ETHNOPHARMACOLOGICAL RELEVANCE: Ludwigia octovalvis (Jacq.) P.H. Raven (Onagraceae) extracts have historically been consumed as a healthful drink for treating various conditions, including edema, nephritis, hypotension and diabetes. AIM OF THE STUDY: We have previously shown that Ludwigia octovalvis extract (LOE) can significantly extend lifespan and improve age-related memory deficits in Drosophila melanogaster through activating AMP-activated protein kinase (AMPK). Since AMPK has become a critical target for treating diabetes, we herein investigate the anti-hyperglycemic potential of LOE. MATERIALS AND METHODS: Differentiated C2C12 muscle cells, HepG2 hepatocellular cells, streptozotocin (STZ)-induced diabetic mice and high fat diet (HFD)-induced diabetic mice were used to investigate the anti-hyperglycemic potential of LOE. The open field test and novel object recognition test were used to evaluate spontaneous motor activity and memory performance of HFD-induced diabetic mice. RESULTS: In differentiated C2C12 muscle cells and HepG2 hepatocellular cells, treatments with LOE and its active component (ß-sitosterol) induced significant AMPK phosphorylation. LOE also enhanced uptake of a fluorescent glucose derivative (2-NBDG) and inhibited glucose production in these cells. The beneficial effects of LOE were completely abolished when an AMPK inhibitor, dorsomorphin, was added to the culture system, suggesting that LOE requires AMPK activation for its action in vitro. In streptozotocin (STZ)-induced diabetic mice, we found that both LOE and ß-sitosterol induced an anti-hyperglycemic effect comparable to that of metformin, a drug that is commonly prescribed to treat diabetes. Moreover, LOE also improved glycemic control and memory performance of mice fed a HFD. CONCLUSIONS: These results indicate that LOE is a potent anti-diabetic intervention that may have potential for future clinical applications.

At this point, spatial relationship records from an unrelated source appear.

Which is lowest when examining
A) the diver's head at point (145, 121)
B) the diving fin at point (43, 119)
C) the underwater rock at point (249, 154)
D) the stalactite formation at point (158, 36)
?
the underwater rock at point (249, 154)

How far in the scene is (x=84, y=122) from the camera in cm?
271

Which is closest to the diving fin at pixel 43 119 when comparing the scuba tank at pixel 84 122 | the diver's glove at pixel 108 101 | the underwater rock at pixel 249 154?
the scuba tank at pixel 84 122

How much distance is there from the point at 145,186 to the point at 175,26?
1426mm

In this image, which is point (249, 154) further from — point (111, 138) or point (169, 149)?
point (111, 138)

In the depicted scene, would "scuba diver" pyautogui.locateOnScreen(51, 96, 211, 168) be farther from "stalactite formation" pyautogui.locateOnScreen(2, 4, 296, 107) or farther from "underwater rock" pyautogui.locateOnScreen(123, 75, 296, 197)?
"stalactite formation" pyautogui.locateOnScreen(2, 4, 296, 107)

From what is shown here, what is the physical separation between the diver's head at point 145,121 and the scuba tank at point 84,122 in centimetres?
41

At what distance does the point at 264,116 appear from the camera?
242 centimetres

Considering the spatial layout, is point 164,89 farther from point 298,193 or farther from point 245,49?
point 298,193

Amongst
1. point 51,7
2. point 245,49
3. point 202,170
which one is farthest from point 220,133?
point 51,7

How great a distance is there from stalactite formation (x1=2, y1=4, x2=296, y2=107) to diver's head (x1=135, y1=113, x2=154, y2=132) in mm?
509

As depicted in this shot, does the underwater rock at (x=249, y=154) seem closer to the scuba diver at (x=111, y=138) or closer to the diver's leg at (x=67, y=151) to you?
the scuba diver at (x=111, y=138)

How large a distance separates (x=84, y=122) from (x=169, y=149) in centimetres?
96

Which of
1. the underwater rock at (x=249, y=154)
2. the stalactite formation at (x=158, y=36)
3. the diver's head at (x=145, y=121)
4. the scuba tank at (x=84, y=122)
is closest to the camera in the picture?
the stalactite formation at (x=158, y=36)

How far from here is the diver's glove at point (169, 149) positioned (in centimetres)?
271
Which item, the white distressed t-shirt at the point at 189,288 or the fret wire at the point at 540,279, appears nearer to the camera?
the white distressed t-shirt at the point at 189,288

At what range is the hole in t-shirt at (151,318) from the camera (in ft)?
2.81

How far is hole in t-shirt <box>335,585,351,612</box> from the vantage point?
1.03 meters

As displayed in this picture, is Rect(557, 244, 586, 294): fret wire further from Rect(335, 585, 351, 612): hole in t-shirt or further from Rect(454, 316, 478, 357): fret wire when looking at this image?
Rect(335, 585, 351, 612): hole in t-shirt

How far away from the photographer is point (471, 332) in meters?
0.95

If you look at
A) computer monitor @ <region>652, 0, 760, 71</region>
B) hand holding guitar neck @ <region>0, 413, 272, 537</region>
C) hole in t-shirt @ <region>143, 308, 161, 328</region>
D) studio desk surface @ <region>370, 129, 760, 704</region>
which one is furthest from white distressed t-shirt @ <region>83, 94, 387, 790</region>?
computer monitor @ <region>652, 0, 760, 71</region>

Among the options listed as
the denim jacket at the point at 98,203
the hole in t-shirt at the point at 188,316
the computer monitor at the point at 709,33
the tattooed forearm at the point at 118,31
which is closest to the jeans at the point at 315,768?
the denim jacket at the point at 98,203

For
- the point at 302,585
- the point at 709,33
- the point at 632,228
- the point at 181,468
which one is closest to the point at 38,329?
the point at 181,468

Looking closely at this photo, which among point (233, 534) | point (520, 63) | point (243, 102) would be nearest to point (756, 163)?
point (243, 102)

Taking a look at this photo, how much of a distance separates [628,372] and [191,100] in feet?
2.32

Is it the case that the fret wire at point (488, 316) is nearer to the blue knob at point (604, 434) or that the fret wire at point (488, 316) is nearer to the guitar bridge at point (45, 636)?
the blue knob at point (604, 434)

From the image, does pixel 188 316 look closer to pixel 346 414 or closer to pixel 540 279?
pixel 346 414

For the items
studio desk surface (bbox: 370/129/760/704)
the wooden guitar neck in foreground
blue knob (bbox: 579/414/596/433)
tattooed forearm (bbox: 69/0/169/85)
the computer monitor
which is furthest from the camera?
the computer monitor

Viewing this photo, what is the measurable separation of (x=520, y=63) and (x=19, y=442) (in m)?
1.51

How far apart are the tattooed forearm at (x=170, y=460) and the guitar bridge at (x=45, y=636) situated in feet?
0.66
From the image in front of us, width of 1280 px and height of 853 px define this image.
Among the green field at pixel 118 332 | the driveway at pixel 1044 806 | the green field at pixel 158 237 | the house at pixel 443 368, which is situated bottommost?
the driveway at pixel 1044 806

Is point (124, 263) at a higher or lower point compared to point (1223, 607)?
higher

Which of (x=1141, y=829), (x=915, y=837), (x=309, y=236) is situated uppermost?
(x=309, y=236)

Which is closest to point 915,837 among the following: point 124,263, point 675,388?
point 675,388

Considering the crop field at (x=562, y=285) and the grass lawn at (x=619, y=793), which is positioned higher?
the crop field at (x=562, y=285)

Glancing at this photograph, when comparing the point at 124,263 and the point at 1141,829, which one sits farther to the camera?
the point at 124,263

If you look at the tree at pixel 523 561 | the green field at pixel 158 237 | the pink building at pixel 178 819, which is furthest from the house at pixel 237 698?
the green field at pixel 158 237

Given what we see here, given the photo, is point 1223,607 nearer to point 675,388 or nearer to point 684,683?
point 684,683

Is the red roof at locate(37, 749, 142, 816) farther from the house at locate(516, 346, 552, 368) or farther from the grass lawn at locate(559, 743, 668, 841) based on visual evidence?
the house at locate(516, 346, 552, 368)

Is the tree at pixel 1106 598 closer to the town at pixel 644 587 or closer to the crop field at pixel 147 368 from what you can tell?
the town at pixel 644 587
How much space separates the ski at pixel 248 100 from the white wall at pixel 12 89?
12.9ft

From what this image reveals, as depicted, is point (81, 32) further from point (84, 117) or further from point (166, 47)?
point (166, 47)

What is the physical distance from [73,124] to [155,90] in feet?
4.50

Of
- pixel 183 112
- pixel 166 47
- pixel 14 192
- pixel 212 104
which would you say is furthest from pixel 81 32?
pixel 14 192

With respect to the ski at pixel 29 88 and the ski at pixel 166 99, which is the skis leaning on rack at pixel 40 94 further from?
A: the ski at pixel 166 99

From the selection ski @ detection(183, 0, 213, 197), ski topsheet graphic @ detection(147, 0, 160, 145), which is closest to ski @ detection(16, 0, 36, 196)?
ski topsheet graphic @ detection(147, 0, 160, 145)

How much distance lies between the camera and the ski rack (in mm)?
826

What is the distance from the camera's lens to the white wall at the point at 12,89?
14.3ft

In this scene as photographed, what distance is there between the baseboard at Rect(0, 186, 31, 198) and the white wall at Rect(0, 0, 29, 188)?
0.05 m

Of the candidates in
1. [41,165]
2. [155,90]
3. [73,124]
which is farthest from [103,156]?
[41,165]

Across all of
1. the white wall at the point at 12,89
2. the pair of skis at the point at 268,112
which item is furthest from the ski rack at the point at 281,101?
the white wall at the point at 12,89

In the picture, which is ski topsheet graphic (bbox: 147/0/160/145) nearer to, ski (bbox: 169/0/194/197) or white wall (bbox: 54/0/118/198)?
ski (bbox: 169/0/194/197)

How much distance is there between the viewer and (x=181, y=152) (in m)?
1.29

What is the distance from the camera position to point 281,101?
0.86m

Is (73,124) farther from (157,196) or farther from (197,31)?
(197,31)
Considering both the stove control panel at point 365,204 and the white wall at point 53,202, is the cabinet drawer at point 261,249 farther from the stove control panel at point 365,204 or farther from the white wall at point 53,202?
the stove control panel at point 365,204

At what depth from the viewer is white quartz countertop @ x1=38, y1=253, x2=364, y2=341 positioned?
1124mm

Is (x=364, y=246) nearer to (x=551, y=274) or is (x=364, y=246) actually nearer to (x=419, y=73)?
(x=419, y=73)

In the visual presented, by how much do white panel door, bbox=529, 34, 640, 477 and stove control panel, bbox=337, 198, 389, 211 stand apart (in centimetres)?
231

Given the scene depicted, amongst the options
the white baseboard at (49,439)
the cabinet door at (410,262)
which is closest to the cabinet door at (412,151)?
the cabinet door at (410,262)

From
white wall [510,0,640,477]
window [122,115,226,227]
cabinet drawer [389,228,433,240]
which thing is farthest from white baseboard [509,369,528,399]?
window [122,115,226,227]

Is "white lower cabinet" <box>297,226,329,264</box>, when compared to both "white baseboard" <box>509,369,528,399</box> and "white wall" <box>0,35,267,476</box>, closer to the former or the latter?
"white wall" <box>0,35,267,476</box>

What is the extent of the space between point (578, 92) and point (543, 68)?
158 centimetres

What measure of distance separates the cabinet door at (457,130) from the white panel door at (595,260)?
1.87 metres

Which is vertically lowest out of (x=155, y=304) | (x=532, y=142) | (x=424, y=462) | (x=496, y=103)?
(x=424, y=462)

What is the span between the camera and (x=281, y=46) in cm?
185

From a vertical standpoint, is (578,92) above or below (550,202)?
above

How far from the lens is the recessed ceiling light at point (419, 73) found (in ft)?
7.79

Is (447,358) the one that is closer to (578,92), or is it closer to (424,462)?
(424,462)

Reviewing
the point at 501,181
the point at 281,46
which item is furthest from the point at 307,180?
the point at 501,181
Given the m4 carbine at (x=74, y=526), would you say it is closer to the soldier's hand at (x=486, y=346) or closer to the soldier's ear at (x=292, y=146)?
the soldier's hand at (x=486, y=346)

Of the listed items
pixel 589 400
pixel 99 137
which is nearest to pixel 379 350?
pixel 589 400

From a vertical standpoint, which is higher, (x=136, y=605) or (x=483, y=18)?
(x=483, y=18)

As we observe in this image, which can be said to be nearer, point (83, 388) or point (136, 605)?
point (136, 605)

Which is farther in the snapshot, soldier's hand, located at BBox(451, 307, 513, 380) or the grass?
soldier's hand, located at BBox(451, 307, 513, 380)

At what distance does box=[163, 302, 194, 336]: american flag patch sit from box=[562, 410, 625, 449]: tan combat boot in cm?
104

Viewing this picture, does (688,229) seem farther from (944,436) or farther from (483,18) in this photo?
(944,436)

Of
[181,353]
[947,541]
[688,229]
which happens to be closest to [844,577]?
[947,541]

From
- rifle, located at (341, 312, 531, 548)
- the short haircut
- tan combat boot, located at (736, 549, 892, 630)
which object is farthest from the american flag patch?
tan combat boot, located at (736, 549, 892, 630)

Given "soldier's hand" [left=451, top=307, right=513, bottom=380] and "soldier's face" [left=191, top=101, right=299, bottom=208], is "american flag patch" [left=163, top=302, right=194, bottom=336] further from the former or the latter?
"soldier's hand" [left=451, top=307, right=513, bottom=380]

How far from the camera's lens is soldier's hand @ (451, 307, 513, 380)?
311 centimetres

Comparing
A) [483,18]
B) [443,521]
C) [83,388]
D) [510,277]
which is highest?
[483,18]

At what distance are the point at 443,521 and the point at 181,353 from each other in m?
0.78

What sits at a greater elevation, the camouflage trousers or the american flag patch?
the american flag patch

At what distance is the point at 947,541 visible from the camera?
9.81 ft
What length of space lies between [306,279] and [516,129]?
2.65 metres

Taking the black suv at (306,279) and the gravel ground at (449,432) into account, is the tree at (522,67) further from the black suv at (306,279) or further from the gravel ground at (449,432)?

The anti-aging effects of Ludwigia octovalvis on Drosophila melanogaster and SAMP8 mice.

We investigated the anti-aging effects of Ludwigia octovalvis (Jacq.) P. H. Raven (Onagraceae), an extract of which is widely consumed as a healthful drink in a number of countries. Using the fruit fly, Drosophila melanogaster, as a model organism, we demonstrated that L. octovalvis extract (LOE) significantly extended fly lifespan on a high, but not a low, calorie diet, indicating that LOE may regulate lifespan through a dietary restriction (DR)-related pathway. LOE also attenuated age-related cognitive decline in both flies and in the senescence-accelerated-prone 8 (SAMP8) mouse, without causing any discernable negative trade-offs, including water intake, food intake, fecundity, or spontaneous motor activity. LOE contained high levels of polyphenols and flavonoids, which possess strong DPPH radical scavenging activity, and was shown to attenuate paraquat-induced oxidative damage and lethality in flies. Gas chromatography-mass spectrometry (GC-MS) analyses identified 17 known molecules, of which ß-sitosterol and squalene were the two most abundant. We further demonstrated that ß-sitosterol was capable of extending lifespan, likely through activating AMP-activated protein kinase (AMPK) in the fat body of adult flies. Taken together, our data suggest that LOE is a potent anti-aging intervention with potential for treating age-related disorders.